Каким лекарством его лечить? Не знаю. Думаю, что учиться следует в большей степени на природе и в меньшей — на старом репертуаре. В воспитании художника копии не имеют никакого значения. Кроме того, следует мало-помалу приучать учеников постоянно заботиться о правде. Искусство декламации убивает наш театр потому что оно основано на постоянной позе, которая противоречит жизненной правде. Если бы преподаватели отказались от собственной личности, если бы они своим ученикам не внушали эффектных приемов, постоянно обеспечивавших им самим успех у зрителя, как внушают религиозные догматы, — можно полагать, что тогда и молодые актеры не увековечивали бы эти эффектные приемы и отдались во власть натуралистической эволюции, которая в наши дни преображает все искусства. Жизнь на подмостках театра, жизнь без всякой фальши, со свойственными ей обыденностью и страстями — вот что должно быть нашей целью.

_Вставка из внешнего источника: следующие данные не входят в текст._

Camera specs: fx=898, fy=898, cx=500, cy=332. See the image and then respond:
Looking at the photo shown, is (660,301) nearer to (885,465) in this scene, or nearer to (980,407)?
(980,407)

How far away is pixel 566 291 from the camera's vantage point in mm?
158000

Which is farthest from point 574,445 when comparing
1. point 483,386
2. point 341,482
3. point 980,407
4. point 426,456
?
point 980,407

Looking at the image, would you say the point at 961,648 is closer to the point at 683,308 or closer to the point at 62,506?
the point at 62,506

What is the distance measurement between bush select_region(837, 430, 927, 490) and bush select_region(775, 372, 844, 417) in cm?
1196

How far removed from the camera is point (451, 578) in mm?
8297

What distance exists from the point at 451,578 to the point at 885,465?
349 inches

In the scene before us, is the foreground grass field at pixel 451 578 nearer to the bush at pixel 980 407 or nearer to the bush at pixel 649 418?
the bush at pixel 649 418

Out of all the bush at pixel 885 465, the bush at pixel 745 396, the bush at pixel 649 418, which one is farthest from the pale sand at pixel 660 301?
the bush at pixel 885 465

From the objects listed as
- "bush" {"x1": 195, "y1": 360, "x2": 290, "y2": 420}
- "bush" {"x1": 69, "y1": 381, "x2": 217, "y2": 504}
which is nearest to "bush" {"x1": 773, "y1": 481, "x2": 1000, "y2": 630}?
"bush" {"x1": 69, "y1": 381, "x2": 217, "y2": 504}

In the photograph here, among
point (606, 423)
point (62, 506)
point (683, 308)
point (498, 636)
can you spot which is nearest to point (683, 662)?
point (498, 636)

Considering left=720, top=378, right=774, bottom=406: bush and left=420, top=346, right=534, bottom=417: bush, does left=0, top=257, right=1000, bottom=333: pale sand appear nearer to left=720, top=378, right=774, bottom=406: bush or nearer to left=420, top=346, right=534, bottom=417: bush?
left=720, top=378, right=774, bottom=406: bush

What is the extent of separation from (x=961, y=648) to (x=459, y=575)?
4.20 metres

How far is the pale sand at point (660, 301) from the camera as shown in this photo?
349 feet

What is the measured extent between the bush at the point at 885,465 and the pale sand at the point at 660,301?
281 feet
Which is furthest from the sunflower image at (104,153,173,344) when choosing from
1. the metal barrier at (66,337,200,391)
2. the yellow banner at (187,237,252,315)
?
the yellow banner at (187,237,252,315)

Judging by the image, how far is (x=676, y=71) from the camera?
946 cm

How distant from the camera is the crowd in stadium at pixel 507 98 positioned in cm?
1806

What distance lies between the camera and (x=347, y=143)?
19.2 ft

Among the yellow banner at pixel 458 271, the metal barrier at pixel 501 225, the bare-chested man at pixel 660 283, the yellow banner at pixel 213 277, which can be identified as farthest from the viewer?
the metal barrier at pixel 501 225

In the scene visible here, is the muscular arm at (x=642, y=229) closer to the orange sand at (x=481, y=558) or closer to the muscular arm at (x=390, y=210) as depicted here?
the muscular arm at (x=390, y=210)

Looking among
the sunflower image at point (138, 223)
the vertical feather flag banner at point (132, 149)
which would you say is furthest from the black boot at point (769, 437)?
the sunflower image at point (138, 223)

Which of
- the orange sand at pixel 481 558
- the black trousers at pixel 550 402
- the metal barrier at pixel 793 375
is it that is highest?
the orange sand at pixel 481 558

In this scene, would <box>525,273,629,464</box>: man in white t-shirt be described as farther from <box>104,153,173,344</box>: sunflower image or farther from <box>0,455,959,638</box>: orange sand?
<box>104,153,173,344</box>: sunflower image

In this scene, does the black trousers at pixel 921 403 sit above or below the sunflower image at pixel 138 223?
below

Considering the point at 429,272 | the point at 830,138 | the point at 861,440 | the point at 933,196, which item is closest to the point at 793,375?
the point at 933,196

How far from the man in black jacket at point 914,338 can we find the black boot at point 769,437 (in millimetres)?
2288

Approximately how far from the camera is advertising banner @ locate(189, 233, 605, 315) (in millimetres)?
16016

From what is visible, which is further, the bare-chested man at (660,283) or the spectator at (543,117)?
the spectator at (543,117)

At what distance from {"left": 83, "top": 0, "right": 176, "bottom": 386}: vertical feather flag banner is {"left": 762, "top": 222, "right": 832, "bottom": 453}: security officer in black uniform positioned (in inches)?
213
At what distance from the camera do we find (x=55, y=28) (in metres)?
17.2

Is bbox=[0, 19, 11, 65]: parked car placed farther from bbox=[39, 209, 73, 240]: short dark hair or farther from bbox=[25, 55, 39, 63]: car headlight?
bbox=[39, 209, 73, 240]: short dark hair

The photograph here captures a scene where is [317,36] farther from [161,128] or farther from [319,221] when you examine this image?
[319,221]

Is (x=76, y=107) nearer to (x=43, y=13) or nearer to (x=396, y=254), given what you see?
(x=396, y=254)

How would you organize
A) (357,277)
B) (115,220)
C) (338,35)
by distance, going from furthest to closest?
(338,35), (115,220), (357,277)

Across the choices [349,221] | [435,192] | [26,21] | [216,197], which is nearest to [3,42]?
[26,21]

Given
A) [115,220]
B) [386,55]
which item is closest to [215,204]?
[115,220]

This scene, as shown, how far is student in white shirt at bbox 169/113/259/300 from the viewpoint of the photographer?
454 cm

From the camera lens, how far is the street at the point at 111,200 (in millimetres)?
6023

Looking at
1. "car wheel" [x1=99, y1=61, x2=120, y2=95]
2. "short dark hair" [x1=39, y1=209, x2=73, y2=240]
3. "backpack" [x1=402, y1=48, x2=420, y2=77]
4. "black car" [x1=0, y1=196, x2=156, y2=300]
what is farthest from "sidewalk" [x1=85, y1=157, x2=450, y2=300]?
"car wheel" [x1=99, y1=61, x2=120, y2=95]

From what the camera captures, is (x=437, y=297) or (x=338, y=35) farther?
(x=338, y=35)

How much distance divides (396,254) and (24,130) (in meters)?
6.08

Публика стоит вне этой распри. Она примет то, что талант заставит ее принять. Нужно побывать в шкуре драматурга, посещавшего репетиции в театре, чтобы понимать, как нам не хватает умных актеров, которые соглашались бы играть простыми приемами простые эпизоды, которые чувствовали и передавали бы правду своих ролей, не портя их отвратительными эффектами, вот уже два столетия вызывающими аплодисменты публики.
Вчера в Итальянском театре я испытал одно из самых сильных переживаний за всю жизнь. Сальвини играл в современной пьесе «Гражданская смерть»

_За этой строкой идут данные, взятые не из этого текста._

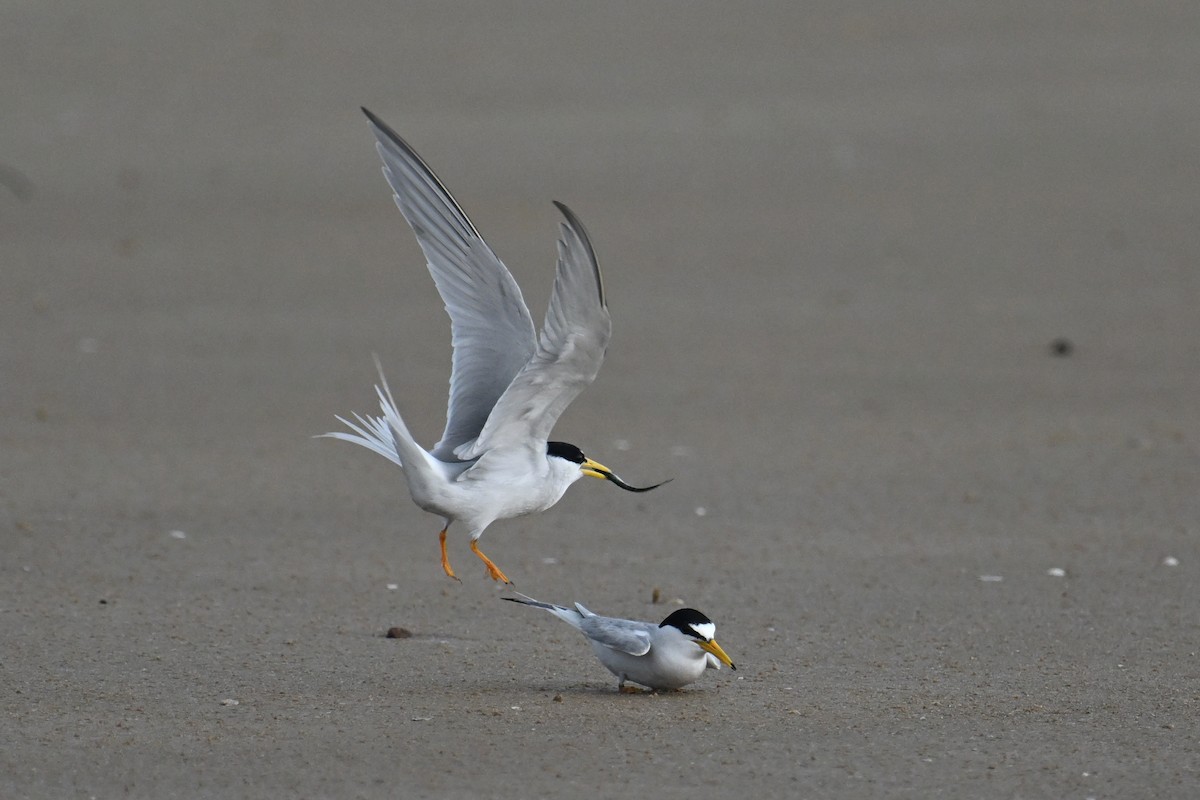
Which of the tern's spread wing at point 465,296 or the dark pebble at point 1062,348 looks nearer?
the tern's spread wing at point 465,296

[8].Я видел его в «Макбете» и уклонился от суждений — мне нечего было сказать, кроме общих фраз. Шекспир осенен бессмертной славой, но бог с ним; признаюсь, я перестаю его понимать, когда его играют на нашей современной сцене, особенно по-итальянски, перед публикой, которая лезет из кожи вон, чтобы им восторгаться. Мне это все безразлично, потому что слишком далеко от меня, где-то в заоблачном мире. Что касается актерского исполнения, то оно еще больше сбивает меня с толку. Я бы написал, что это — божественное зрелище, но оно оставило меня холодным. Может быть, мне не хватает какого-то органа чувства.

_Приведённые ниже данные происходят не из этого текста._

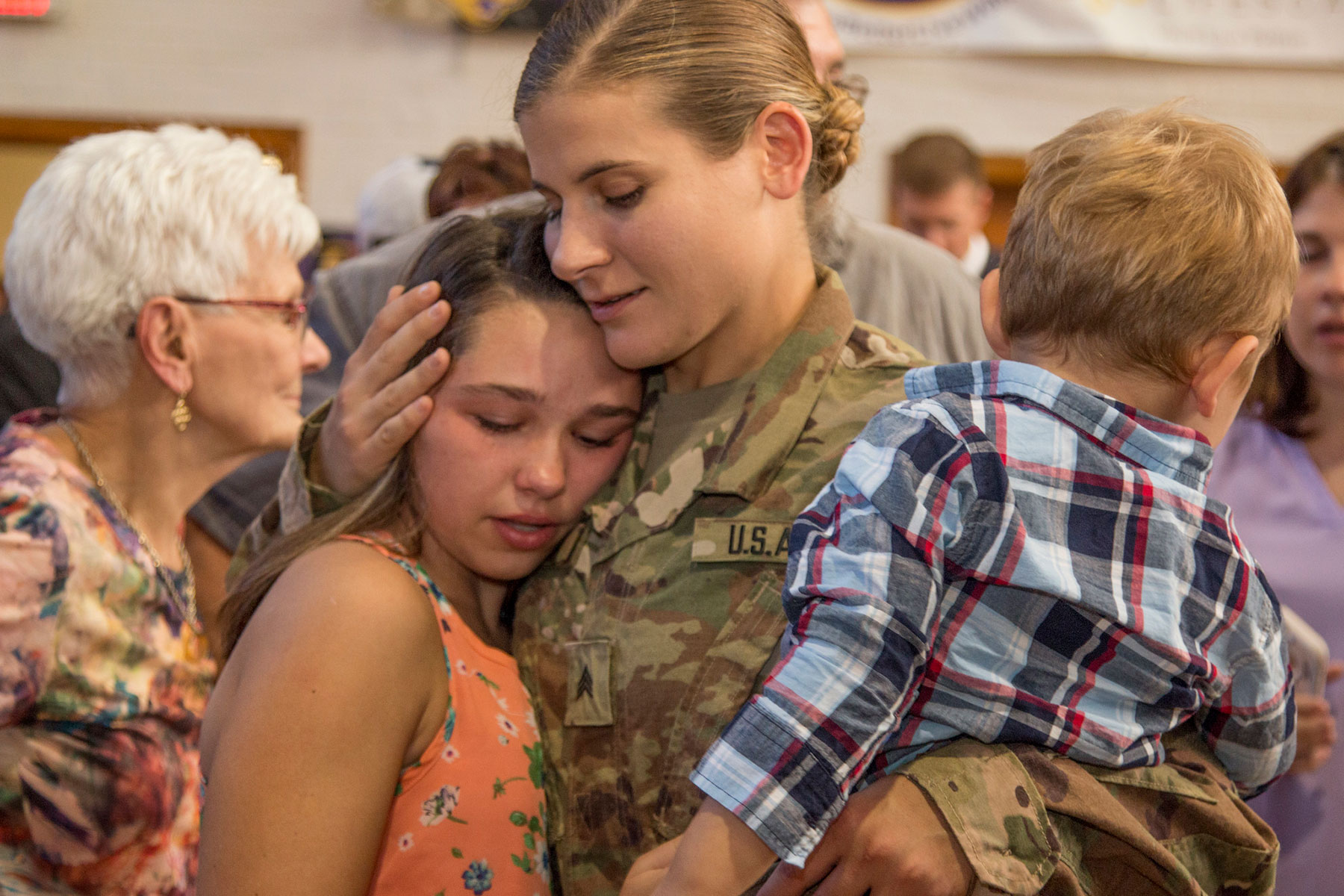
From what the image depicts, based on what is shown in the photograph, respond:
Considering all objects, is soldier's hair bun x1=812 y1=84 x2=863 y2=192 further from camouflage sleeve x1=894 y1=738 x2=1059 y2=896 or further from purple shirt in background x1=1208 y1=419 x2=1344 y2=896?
purple shirt in background x1=1208 y1=419 x2=1344 y2=896

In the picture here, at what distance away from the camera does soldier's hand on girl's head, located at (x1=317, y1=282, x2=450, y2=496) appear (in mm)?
1484

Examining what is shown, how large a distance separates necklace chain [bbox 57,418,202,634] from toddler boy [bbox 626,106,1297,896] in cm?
113

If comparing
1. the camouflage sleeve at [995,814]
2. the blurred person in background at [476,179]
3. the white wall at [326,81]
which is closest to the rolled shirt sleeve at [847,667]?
the camouflage sleeve at [995,814]

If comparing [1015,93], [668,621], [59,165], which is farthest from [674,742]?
[1015,93]

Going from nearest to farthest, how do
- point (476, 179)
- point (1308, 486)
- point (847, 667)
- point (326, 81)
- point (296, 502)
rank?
point (847, 667), point (296, 502), point (1308, 486), point (476, 179), point (326, 81)

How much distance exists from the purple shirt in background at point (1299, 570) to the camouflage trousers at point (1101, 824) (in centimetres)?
68

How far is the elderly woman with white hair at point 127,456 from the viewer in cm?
168

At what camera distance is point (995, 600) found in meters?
1.07

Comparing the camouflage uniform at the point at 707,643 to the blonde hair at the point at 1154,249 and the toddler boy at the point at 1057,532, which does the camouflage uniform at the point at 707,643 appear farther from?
the blonde hair at the point at 1154,249

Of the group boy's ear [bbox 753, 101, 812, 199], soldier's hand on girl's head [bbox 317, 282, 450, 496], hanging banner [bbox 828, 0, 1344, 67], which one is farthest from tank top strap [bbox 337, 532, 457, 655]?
hanging banner [bbox 828, 0, 1344, 67]

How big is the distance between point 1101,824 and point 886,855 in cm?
22

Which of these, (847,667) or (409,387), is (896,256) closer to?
(409,387)

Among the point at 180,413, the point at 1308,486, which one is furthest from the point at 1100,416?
the point at 180,413

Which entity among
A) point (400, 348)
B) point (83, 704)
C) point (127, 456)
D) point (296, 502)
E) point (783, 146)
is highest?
point (783, 146)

Теперь я видел Сальвини в «Гражданской смерти» и могу высказать мнение о нем. Мне уже нет надобности прибегать к стандартным фразам, вызывающим у меня отвращение, — недаром я отступил перед ними. Актер захватил меня целиком, я был потрясен. Я почувствовал в нем человека, живое существо, обуреваемое теми же страстями, что и я. Отныне у нас с ним появилась общая мерка.